Après un été 2022 caniculaire et un mois d’octobre estival, nous avons appris à côtoyer le mot « sécheresse ». Mais avons-nous bien compris ce qu’il signifie et quelles sont ses conséquences, même en hiver ?
Quoi ? Un sujet sur la sécheresse alors qu’il pleut ? Vous êtes pas un peu à la bourre chez Far Ouest ? Eh non ! L’ardoise des sécheresses ne s’efface pas magiquement dès le 21 septembre.
Dans ce numéro, on va essayer de comprendre ce qu’est une sécheresse et ses conséquences sur votre quotidien ; chiffrer l’économie d’eau du pipi sous la douche ; et plonger dans la guerre de l’eau en Charente.
Cette newsletter a été envoyée le 13 septembre 2022 aux inscrit·es à la newsletter.
Le coup de loupe
Est-ce qu’on va toujours avoir de l’eau au robinet ?
-------
* **OBJECTIF**:
Reproduisez tel quel le passage du texte sur la sécheresse, plus haut, qui s'ouvre sur les mots « Après un été » et se clôt sur « même en hiver ? ».
-------
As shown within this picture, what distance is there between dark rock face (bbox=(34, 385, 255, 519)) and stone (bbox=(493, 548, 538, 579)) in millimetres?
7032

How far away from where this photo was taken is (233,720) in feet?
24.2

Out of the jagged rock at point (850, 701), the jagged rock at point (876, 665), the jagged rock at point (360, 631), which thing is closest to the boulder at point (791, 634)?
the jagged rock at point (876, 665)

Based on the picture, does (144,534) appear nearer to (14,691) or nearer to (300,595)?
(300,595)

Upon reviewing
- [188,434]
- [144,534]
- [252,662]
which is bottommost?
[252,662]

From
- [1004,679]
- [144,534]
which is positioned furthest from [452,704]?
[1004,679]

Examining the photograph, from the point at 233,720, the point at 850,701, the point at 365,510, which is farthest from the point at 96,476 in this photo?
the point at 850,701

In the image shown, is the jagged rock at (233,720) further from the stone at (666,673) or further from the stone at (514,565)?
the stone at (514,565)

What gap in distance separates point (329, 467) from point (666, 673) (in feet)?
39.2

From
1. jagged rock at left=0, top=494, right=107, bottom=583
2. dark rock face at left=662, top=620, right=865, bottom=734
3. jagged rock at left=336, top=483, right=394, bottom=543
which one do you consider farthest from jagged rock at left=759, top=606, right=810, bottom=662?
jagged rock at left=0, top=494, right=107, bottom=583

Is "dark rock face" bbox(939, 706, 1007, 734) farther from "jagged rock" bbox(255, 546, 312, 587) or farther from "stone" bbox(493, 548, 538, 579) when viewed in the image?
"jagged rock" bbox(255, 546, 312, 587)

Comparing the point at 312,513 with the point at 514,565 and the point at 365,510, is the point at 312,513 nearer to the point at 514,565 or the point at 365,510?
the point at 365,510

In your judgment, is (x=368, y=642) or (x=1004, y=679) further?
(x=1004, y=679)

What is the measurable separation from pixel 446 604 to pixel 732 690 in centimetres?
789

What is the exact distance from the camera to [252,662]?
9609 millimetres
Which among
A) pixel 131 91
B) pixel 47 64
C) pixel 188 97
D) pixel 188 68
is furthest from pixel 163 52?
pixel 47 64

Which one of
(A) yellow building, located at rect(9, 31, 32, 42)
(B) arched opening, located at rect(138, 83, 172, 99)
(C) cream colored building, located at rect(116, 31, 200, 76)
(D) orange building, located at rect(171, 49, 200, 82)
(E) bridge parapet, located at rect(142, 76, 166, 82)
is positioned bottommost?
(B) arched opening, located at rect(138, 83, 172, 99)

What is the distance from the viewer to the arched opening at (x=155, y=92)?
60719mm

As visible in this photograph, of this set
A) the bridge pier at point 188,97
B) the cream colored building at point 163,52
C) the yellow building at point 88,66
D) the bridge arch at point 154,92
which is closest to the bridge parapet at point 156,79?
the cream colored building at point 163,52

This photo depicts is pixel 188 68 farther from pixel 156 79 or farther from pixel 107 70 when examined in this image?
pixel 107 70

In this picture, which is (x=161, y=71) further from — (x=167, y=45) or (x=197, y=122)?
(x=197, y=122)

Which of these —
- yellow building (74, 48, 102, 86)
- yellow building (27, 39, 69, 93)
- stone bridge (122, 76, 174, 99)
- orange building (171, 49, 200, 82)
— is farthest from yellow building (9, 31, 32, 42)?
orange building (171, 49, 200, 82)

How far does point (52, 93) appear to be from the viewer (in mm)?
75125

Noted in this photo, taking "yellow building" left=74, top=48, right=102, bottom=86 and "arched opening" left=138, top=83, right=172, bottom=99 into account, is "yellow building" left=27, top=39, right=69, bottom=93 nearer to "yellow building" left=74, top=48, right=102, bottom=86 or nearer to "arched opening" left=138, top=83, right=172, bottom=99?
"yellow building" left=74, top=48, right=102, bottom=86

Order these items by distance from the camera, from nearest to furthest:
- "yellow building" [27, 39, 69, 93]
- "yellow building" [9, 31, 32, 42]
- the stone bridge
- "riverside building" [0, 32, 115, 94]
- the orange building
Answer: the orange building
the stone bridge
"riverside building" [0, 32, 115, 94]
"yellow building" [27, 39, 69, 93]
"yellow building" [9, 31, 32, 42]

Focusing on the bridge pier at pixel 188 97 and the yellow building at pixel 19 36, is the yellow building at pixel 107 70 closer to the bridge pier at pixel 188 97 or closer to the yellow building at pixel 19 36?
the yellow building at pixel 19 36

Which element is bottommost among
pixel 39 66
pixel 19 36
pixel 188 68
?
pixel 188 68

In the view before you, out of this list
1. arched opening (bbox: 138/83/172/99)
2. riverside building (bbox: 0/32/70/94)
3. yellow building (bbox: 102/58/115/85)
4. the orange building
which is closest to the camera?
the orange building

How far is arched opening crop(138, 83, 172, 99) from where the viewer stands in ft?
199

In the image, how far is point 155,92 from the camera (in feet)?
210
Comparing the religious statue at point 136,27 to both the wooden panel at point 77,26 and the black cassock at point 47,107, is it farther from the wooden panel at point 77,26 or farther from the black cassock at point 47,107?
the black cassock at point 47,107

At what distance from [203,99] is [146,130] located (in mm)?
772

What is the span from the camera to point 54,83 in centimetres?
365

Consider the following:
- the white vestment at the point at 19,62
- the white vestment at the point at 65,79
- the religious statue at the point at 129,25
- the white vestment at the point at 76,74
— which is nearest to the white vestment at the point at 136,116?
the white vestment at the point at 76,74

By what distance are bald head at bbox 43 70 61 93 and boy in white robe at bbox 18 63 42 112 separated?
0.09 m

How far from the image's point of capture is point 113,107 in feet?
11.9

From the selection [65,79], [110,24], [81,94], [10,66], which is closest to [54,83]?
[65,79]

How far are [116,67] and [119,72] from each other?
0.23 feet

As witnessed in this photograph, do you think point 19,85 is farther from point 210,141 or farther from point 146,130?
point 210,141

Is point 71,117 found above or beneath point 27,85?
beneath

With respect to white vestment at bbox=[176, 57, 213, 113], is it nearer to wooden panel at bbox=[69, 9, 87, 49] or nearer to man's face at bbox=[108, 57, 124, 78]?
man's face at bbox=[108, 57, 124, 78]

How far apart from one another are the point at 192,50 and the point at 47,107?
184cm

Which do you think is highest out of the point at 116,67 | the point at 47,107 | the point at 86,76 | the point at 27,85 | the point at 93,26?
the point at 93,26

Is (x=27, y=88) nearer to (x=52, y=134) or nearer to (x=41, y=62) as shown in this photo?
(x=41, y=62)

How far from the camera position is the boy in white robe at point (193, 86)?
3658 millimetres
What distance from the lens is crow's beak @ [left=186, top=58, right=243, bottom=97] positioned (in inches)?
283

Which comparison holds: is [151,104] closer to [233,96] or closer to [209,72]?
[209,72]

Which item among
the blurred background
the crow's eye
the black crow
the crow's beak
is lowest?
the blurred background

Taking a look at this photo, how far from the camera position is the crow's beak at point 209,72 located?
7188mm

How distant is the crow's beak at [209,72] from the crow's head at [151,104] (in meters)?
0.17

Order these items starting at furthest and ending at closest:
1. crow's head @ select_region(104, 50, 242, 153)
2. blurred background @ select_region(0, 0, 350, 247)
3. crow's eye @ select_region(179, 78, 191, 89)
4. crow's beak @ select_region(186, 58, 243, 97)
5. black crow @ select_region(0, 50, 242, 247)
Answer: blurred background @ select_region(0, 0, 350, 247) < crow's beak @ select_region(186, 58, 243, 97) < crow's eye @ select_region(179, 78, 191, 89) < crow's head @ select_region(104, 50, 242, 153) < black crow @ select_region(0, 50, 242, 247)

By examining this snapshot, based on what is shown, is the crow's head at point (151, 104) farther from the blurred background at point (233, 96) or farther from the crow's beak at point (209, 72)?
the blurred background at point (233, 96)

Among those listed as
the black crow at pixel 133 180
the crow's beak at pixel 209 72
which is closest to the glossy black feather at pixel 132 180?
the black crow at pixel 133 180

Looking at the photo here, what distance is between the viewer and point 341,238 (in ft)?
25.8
-------
* **RÉPONSE ATTENDUE**:
Après un été 2022 caniculaire et un mois d’octobre estival, nous avons appris à côtoyer le mot « sécheresse ». Mais avons-nous bien compris ce qu’il signifie et quelles sont ses conséquences, même en hiver ?